Hence, the required rank is$\left|E_{\left(1\right)}\right|=\left|E_{\left(2\right)}\right|=\left|E_{\left(3\right)}\right|$ .

Let, be the distance between the two rings beand the point be at a distance$x$ from ring 2. Thus, the point distance from ring A will be$(d+x)$.

As the point is located right of both rings, then the net electric filed due to the charges$q_0\text{ and }{q}_0$ at the right of both rings can be given using equation (i) as follows:

(Since, both the charges are positive, the field is radially away from them)

$\left|E_{\left(1\right)}\right|=\frac{kq(d+x)}{{({(d+x)}^2+a^2)}^{3/2}}+\frac{kqx}{{(x^2+a^2)}^{3/2}}$

Now, the net electric filed due to the charges $-q_0\text{ and }-q_0$at the right of both rings can be given using equation (i) as follows:

(Since, both the charges are positive, the field is radially towards them)

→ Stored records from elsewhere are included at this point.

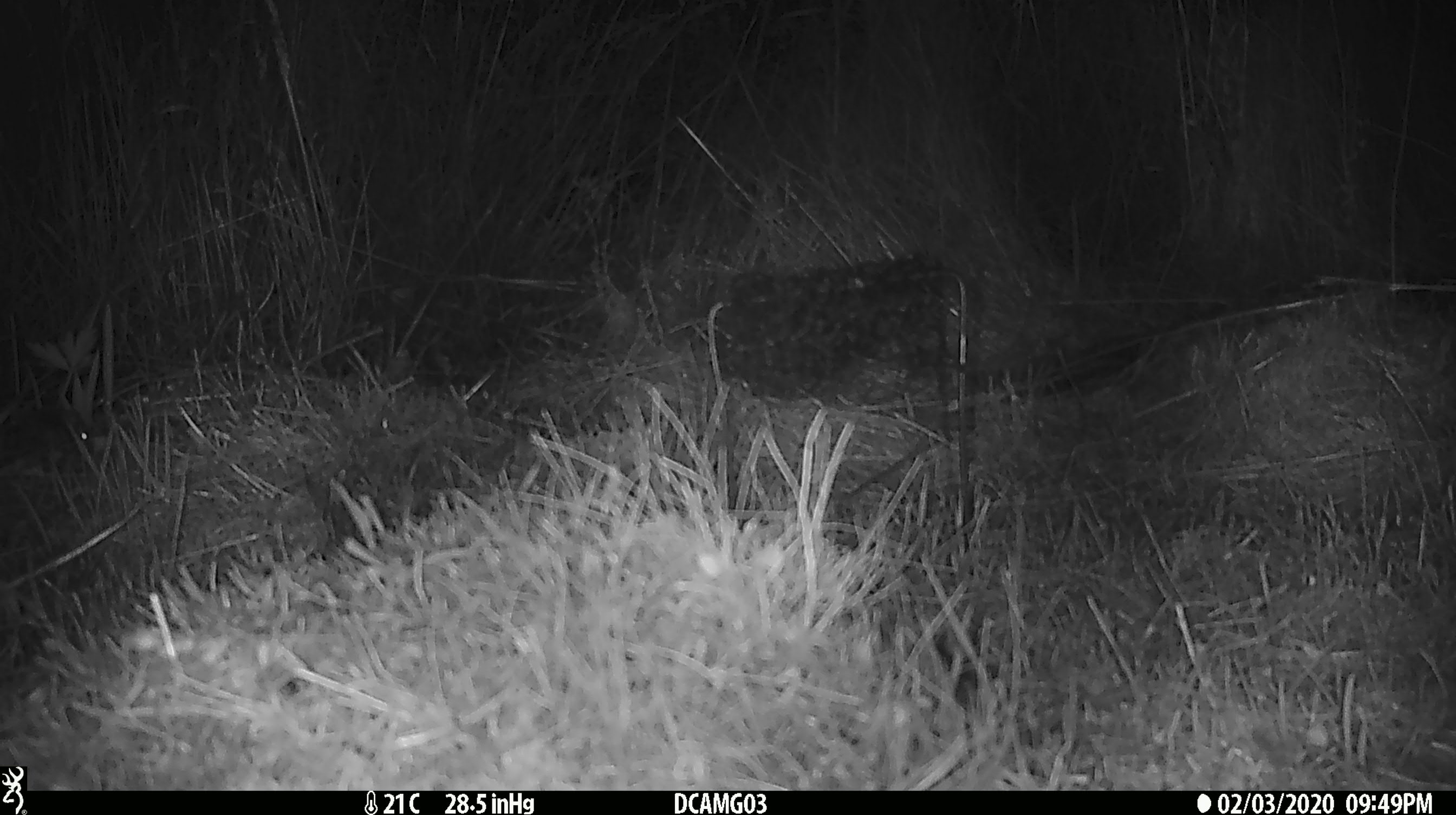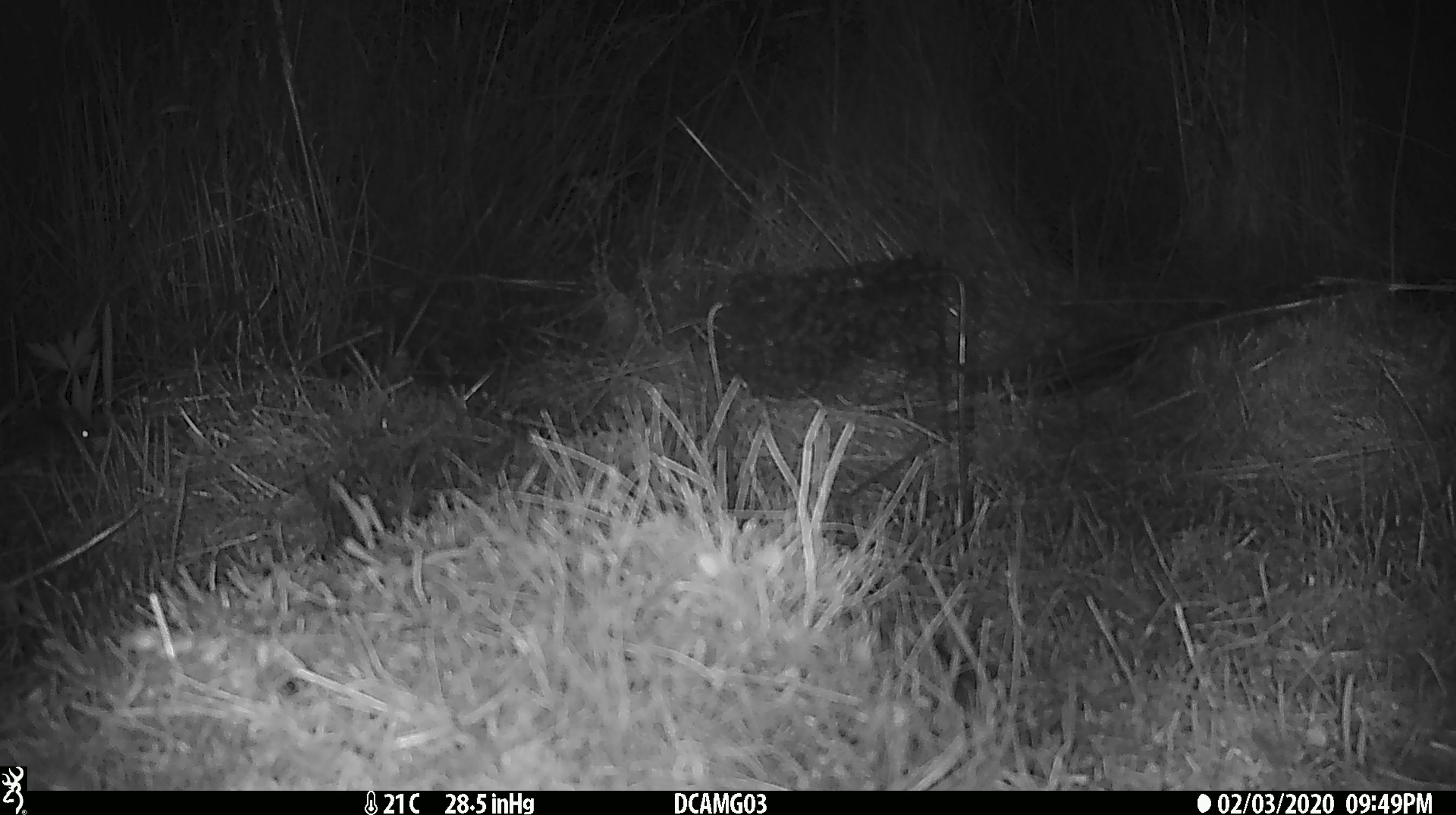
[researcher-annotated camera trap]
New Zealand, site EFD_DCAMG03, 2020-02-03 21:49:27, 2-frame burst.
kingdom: Animalia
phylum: Chordata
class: Mammalia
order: Rodentia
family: Muridae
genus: Mus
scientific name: Mus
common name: mouse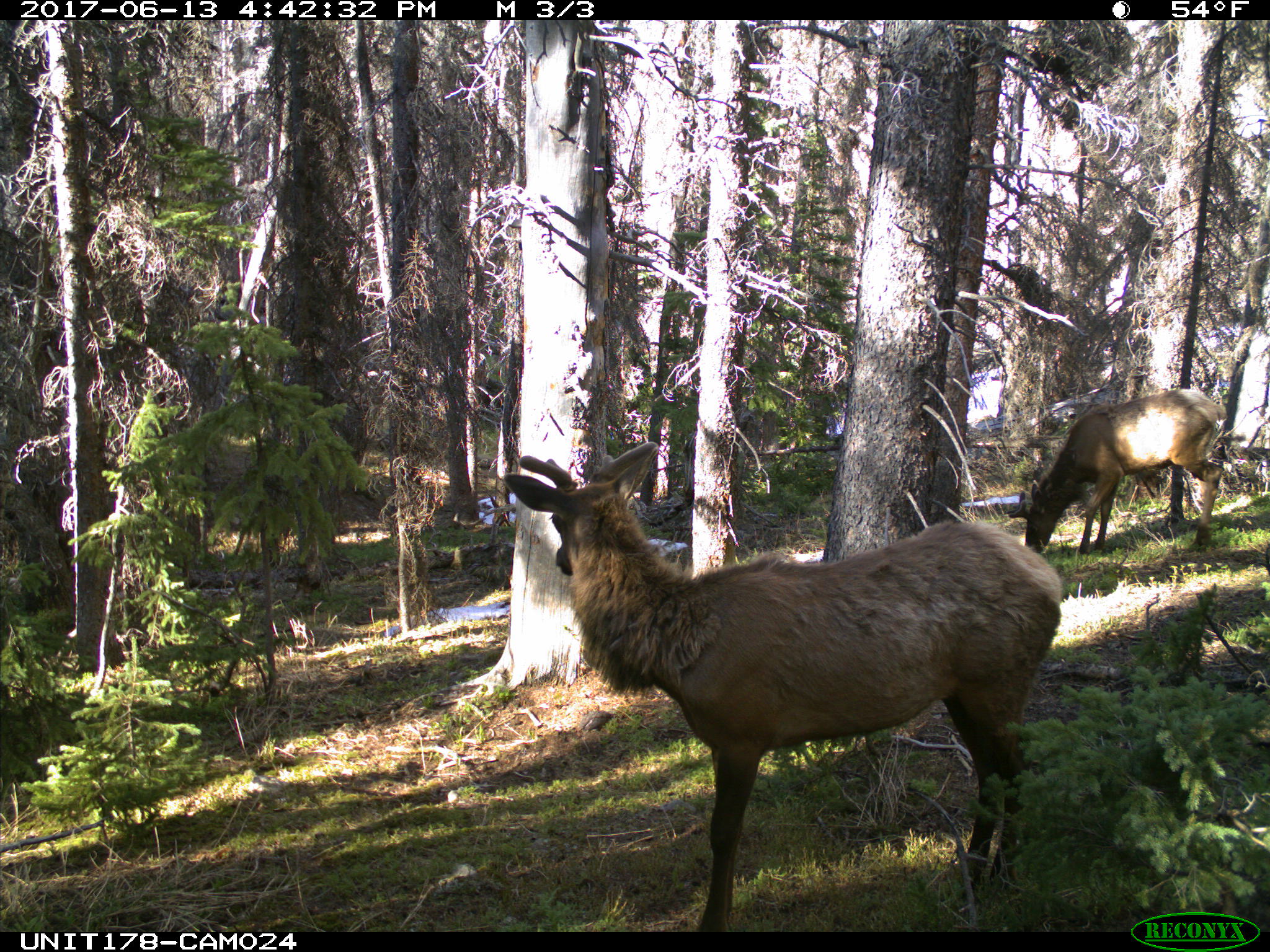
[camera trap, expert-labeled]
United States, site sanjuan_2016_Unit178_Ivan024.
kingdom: Animalia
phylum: Chordata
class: Mammalia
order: Artiodactyla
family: Cervidae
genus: Cervus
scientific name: Cervus elaphus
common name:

$\begin{array}{c}{E}_{\left(2\right)}=-\frac{kq(d+x)}{{({(d+x)}^2+a^2)}^{3/2}}-\frac{kqx}{{(x^2+a^2)}^{3/2}}\\ \left|E_{\left(2\right)}\right|=\frac{kq(d+x)}{{({(d+x)}^2+a^2)}^{3/2}}+\frac{kqx}{{(x^2+a^2)}^{3/2}}\end{array}$

Now, the net electric filed due to the charges $-q_0\text{ and }{q}_0$at the right of both rings can be given using equation (i) as follows:

$\begin{array}{c}{E}_{\left(3\right)}=-\frac{kq(d+x)}{{({(d+x)}^2+a^2)}^{3/2}}+\frac{kq\left(x\right)}{{(x^2+a^2)}^{3/2}}\\ \left|E_{\left(3\right)}\right|=\frac{kq(d+x)}{{({(d+x)}^2+a^2)}^{3/2}}-\frac{kq\left(x\right)}{{(x^2+a^2)}^{3/2}}\end{array}$

Hence, the required rank is $\left|E_{\left(1\right)}\right|=\left|E_{\left(2\right)}\right|>\left|E_{\left(3\right)}\right|$.